======== Excerpted text
- Born: April 17, 1922 St. Marys, Pennsylvania, United States
- Died: August 19, 1981 (aged 59) Anahim Lake, British Columbia, Canada
- Occupation: Archaeologist

= Roscoe Wilmeth =

American archaeologist

Roscoe Hall Wilmeth (April 17, 1922 – August 19, 1981) was an American archaeologist who was born in St. Marys, Pennsylvania. His research was focused on the protohistoric and historic period cultures in the Southwest and Great Plains regions of the United States, and the province of British Columbia in Canada. Wilmeth's major areas of expertise included Pueblo, Navajo, Kansa, Pawnee, Athabaskan and Chilcotin cultures. Wilmeth played a major role in the creation of the state archaeologist position in Kansas, was the first to occupy this position, and later went on to become a major contributor to Canadian archaeology as an archaeologist for the Canadian Museum of Civilization, formerly known as the National Museum of Man and which includes the Archaeological Survey of Canada.
================
======== Entries
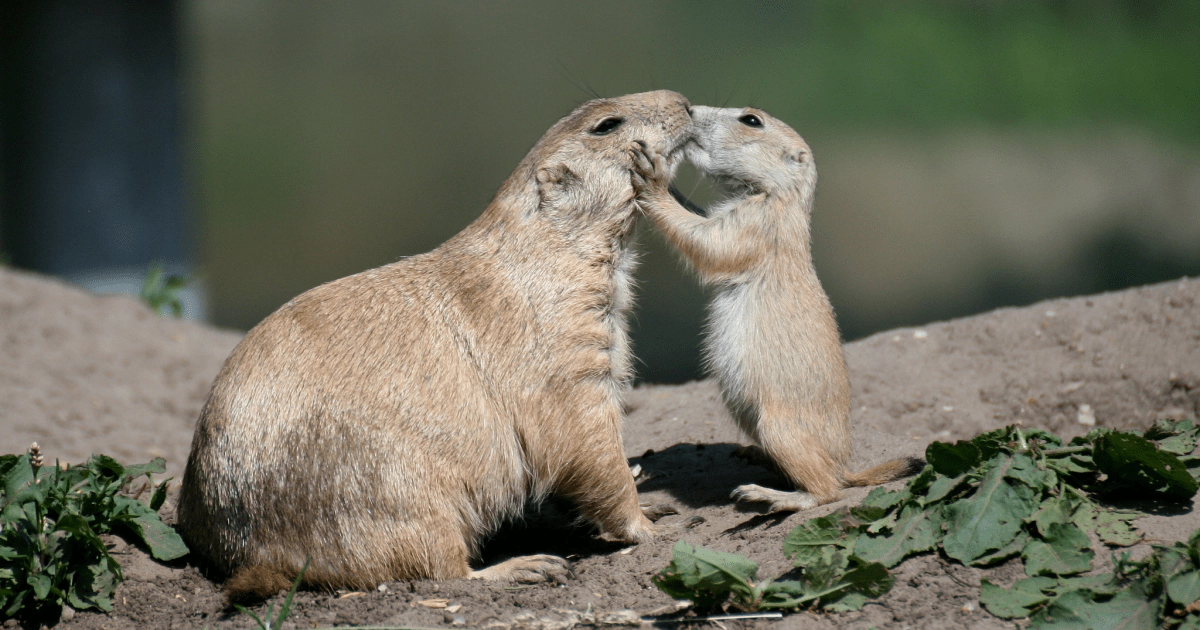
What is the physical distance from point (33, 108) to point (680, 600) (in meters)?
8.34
================
======== Entries
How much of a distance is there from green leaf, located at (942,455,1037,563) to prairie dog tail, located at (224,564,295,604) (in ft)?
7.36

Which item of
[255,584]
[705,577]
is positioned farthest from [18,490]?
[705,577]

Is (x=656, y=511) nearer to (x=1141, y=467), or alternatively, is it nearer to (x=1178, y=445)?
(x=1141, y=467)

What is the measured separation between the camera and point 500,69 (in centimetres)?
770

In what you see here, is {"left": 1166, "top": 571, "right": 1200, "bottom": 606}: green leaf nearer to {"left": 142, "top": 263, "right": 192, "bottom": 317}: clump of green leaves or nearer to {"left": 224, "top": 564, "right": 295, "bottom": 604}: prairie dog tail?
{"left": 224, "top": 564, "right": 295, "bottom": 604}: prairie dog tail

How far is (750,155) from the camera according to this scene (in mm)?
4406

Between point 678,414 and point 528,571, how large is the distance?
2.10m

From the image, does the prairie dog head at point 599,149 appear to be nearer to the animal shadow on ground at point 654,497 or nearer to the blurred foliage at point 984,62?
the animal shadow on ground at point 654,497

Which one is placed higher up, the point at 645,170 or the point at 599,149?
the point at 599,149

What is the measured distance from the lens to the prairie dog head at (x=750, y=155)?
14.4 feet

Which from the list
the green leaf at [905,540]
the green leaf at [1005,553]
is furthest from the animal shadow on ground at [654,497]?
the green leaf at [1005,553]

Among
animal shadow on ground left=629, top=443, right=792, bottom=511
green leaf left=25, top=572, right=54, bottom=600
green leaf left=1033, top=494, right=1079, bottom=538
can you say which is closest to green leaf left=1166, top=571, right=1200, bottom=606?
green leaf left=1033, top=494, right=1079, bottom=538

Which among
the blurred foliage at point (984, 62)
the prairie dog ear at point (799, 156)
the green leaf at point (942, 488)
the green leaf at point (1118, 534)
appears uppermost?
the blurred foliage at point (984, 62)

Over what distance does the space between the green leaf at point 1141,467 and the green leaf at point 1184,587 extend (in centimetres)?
================
• **Required tasks**
1. Translate this sentence from the Roscoe Wilmeth biography into Spanish: "Wilmeth's major areas of expertise included Pueblo, Navajo, Kansa, Pawnee, Athabaskan and Chilcotin cultures."
2. Write the next part of the Roscoe Wilmeth biography, picking up after its final sentence.

• **Expected outputs**
1. Las principales áreas de especialización de Wilmeth incluían las culturas pueblo, navajo, kansa, pawnee, atabascana y chilcotin.

2.
==Education==
Wilmeth grew up in the outskirts of Springfield, Illinois. As a teenager, he volunteered at the Illinois State Museum. Prior to World War II he entered the University of Chicago to study Zoology. Wilmeth left the University of Chicago before completing his bachelor's degree because he was drafted into the United States Army during World War II, during which he was stationed in Los Alamos, New Mexico. After his discharge in 1946, Wilmeth returned to the University of Chicago with the intention to focus on anthropology, an interest that came from his encounters with the Pueblo culture while he was in New Mexico. However, he was not accepted into the anthropology program at the University of Chicago and he so returned to New Mexico.

In 1949, he entered the University of New Mexico to pursue a degree in anthropology. He completed his bachelor's degree in 1951 and stayed on to complete his master's degree which he finished in 1956 under the guidance of Florence Hawley Ellis, Stanley Newman and W. W. Hill. His thesis, titled Cuyumungue, focused on Cuyumungue Pueblo in the vicinity of Santa Fe, New Mexico. Wilmeth worked as a professional archaeologist in Kansas until late 1960, when he moved to Ann Arbor, Michigan, to work on a Ph.D. dissertation at the University of Michigan.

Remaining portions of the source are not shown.